Hillary Aisenstein (C'99) arrived at Penn from Las Vegas, full of vague notions about community service and involvement. Then, last year, she saw the light, and learned a lot about University City in the process. This summer, she decided to help turn her new neighborhood green, and has learned even more about University City and Philadelphia.
Photo by Tommy Leonardi
Aisenstein's enlightenment came while working on the UC Brite project, which helped homeowners light up more than 100 residential blocks in University City. "My first real introduction to the neighborhood, and to dealing with everything on a small level, was with UC Brite," she said, "and it was a fabulous learning experience."
It also led her to move off-campus, into the neighborhood, and to broaden and deepen her involvement through programs involving the School District of Philadelphia that would further beautify the community and provide useful summer work for local school children.
Prior to UC Brite, Aisenstein's interest in urban issues was general in nature. While she helped plan the Undergraduate Assembly-sponsored conference on Penn's role in West Philadelphia in the spring of 1998, she had not really thought much about becoming involved in specific community issues, even though it was a community tragedy -- the shooting of Vladimir Sled -- that led her to get involved in planning the conference.
But her work on UC Brite changed all that. "I got out into the community, did lighting surveys, met people -- it was great," she said.
It also changed her view of the neighborhood completely. "I think it's all about familiarity," she said. "Being on a street you're not familiar with, and you've only heard what other people have told you, mostly students who don't know what they're talking about -- it's a lot different from going someplace for the 17th time; it just feels normal after that."
The path from UC Brite to community beautification for Aisenstein runs through the Summer Youth Service Corps, where she served as a program coordinator this summer. SYSC, a project of the Private Industry Council of Philadelphia, pays city youth for part-time work connected to their studies in school.
A number of SYSC projects this summer involved landscaping and gardening, including improvements to the park in front of the Cobbs Creek branch library at 59th Street and Baltimore Avenue and landscaping projects at West Philadelphia and University City High Schools.
Aisenstein hopes to be able to incorporate the University City project, which involves setting up a garden-supply store around the school's greenhouse, into future community-beautification efforts. "What I think we're going to have the kids do is work on creating a model block," she said. "Remember what we did with UC Brite, where we had a model block where we just did all the lights? Well, I think we're going to try to take a block in University City with a lot of student tenants and transients and landscape it, see the results."
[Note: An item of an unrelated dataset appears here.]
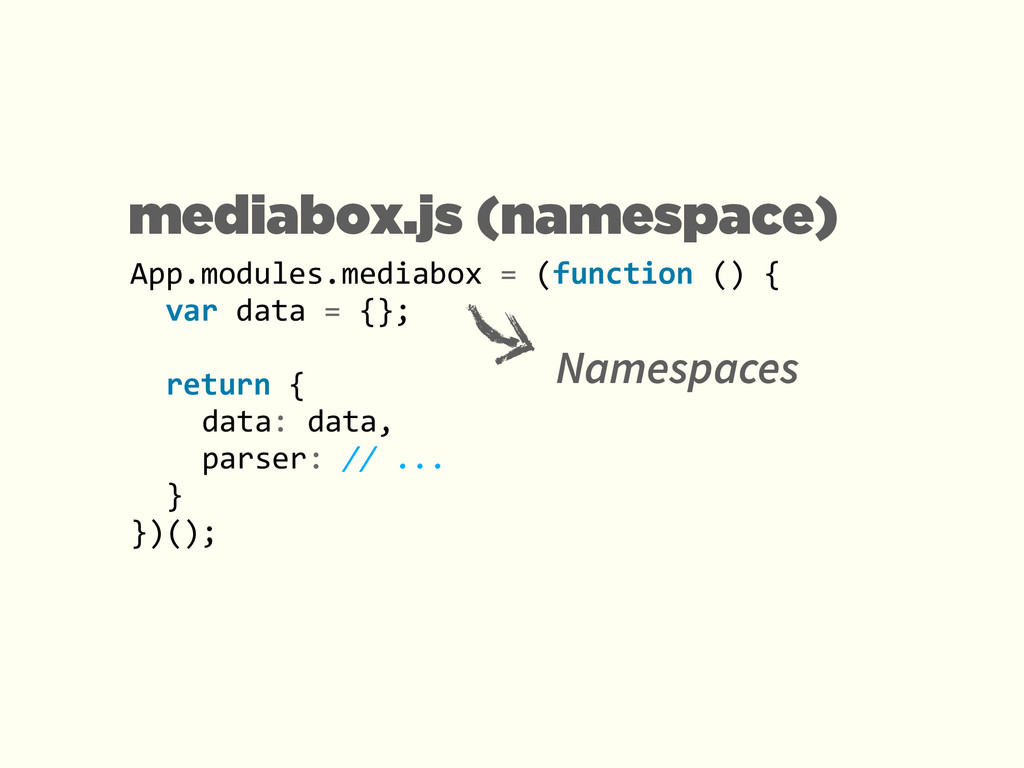 App.modules.mediabox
However, she noted, "What we're doing is in the paperwork stage." And the paperwork, she has discovered, can be an annoyance: "I've learned that there's a lot of people who are willing to put in the volunteer time to do things, and far too often, they get frustrated, because of -- and I hate to say this -- the city bureaucracy and the Federal bureaucracy. Sometimes government is way too inhibiting," she said -- a view she did not hold prior to coming East.
Aisenstein would also like to see community groups in University City expand their horizons to include the area's more transient population. "I think [the neighborhood groups] do great stuff, but I think because they're for the most part one element of the community, they leave themselves open to criticism of the 'Who do they think they are?' sort now and then," she said.